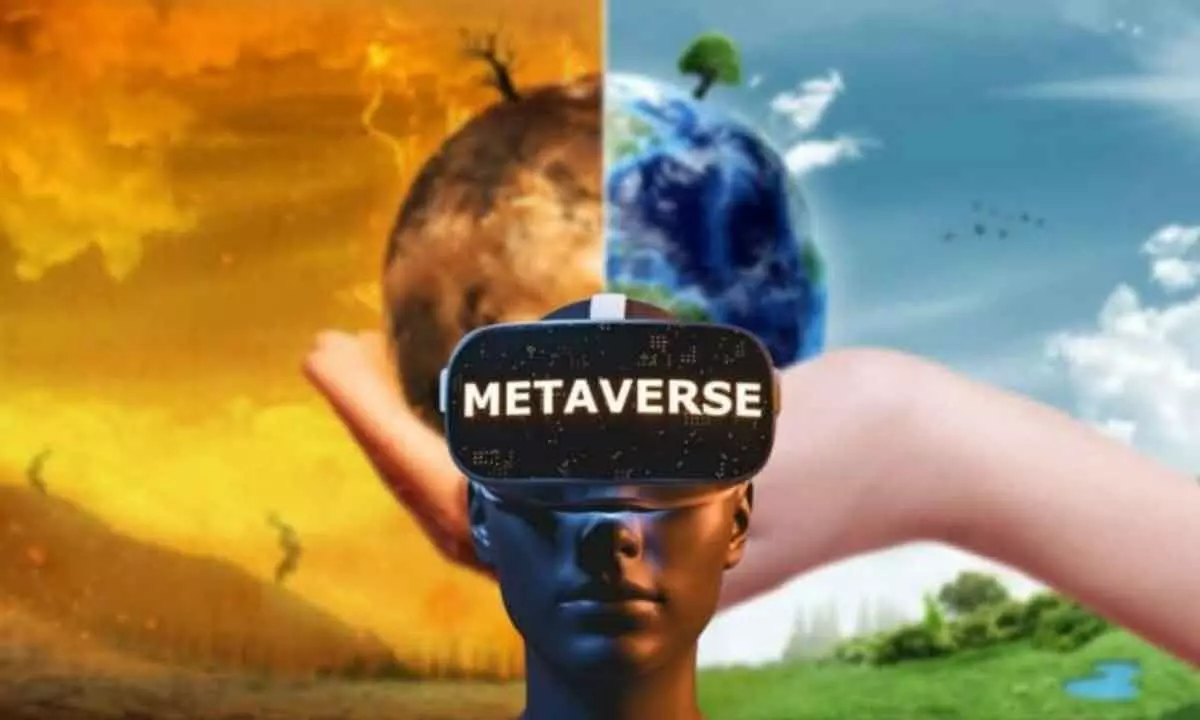 Metaverse may help tackle global warming: Study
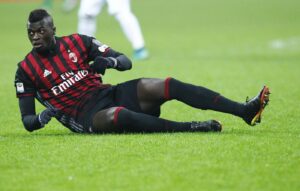 Niang (Foto LaPresse/Spada)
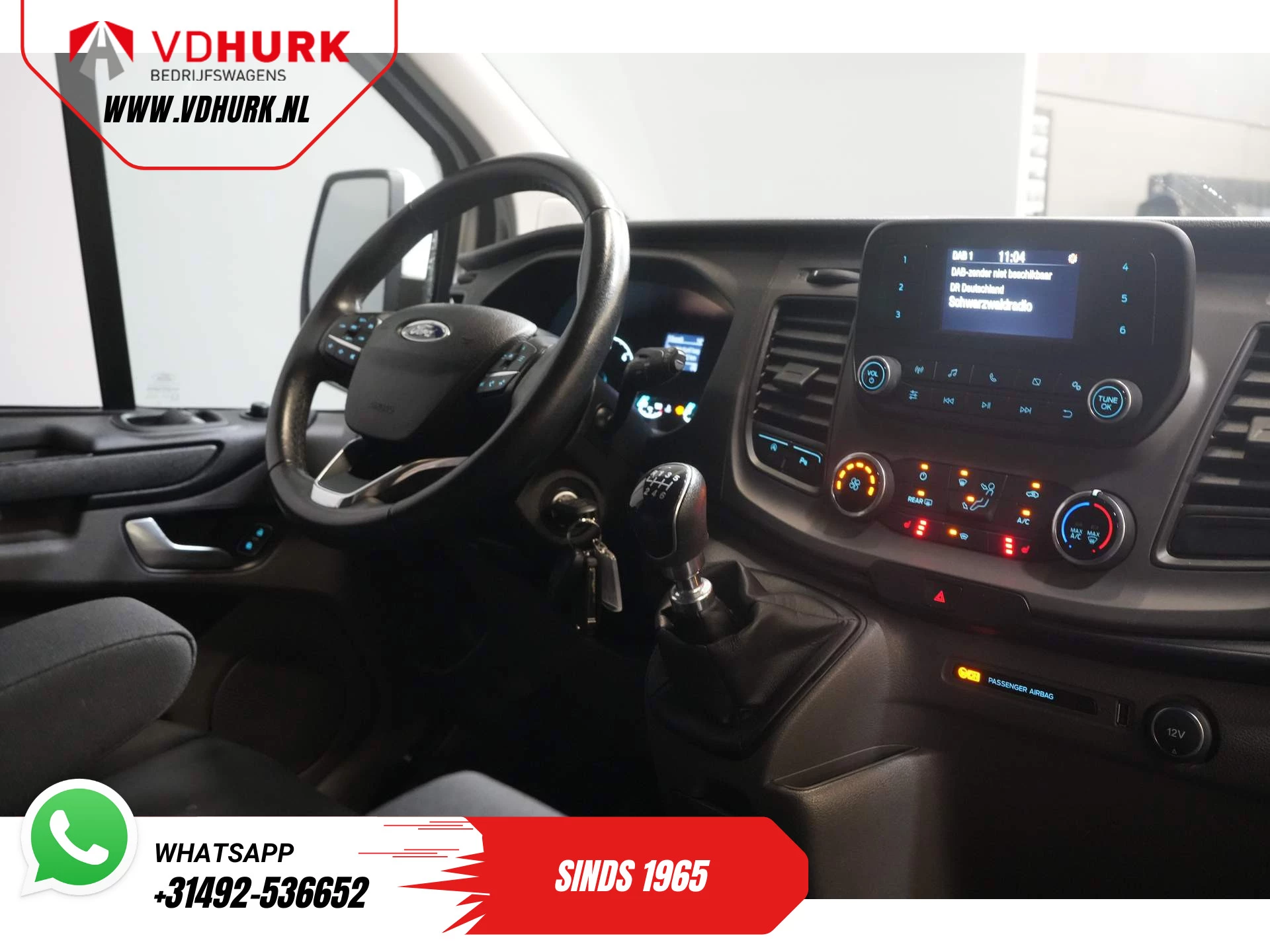 Hoofdafbeelding Ford Transit Custom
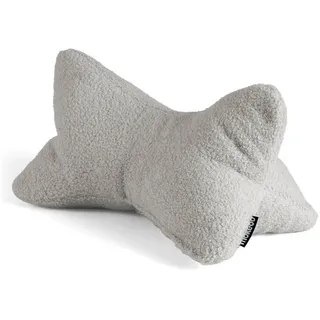 mokebo Der Leseknochen 42 x 22 cm Grau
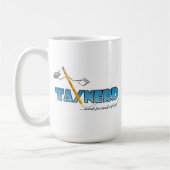 TaxNerd Tasse (Links)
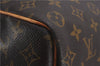 Authentic Louis Vuitton Monogram Keepall 50 Travel Boston Bag M41426 LV 5694F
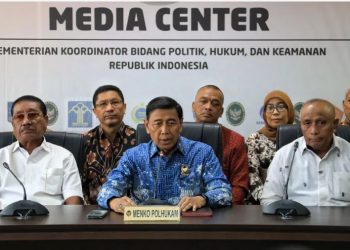 Jamin Keamanan Wamena, Wiranto Minta Warga Tidak Eksodus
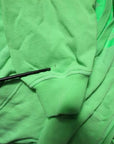 Dolce & Gabbana Green Logo Hooded Pullover Sweatshirt Sweater
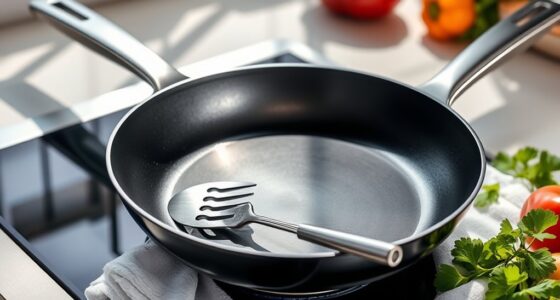 avoid metal on nonstick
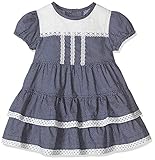 《初夏盛夏対応》(日本製) Pample Mousse(パンプルムース) 布帛ドット総柄半袖ワンピース 95cm/NB NO.DP-72100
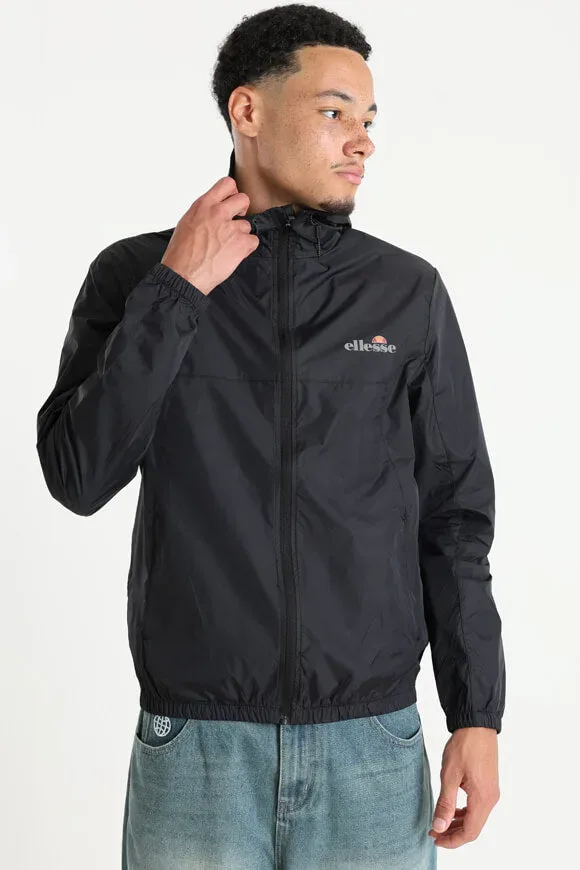 Ellesse Cesanet Windbreaker - Black S Herren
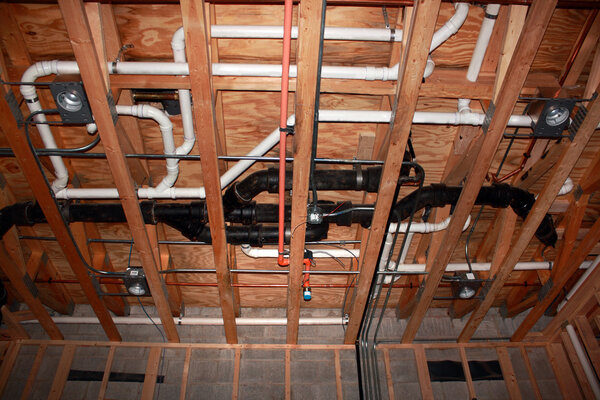 Plumbing-new construction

────────────────────────────────────────

Work to complete => Look above for the line with "Hoofdafbeelding Ford Transit Custom" and the line with "avoid metal on nonstick". Output those two and everything between them exactly, pictures excluded.

Response area =>
 Hoofdafbeelding Ford Transit Custom
 mokebo Der Leseknochen 42 x 22 cm Grau
 TaxNerd Tasse (Links)
 Authentic Louis Vuitton Monogram Keepall 50 Travel Boston Bag M41426 LV 5694F
 Jamin Keamanan Wamena, Wiranto Minta Warga Tidak Eksodus
 Dolce & Gabbana Green Logo Hooded Pullover Sweatshirt Sweater
 avoid metal on nonstick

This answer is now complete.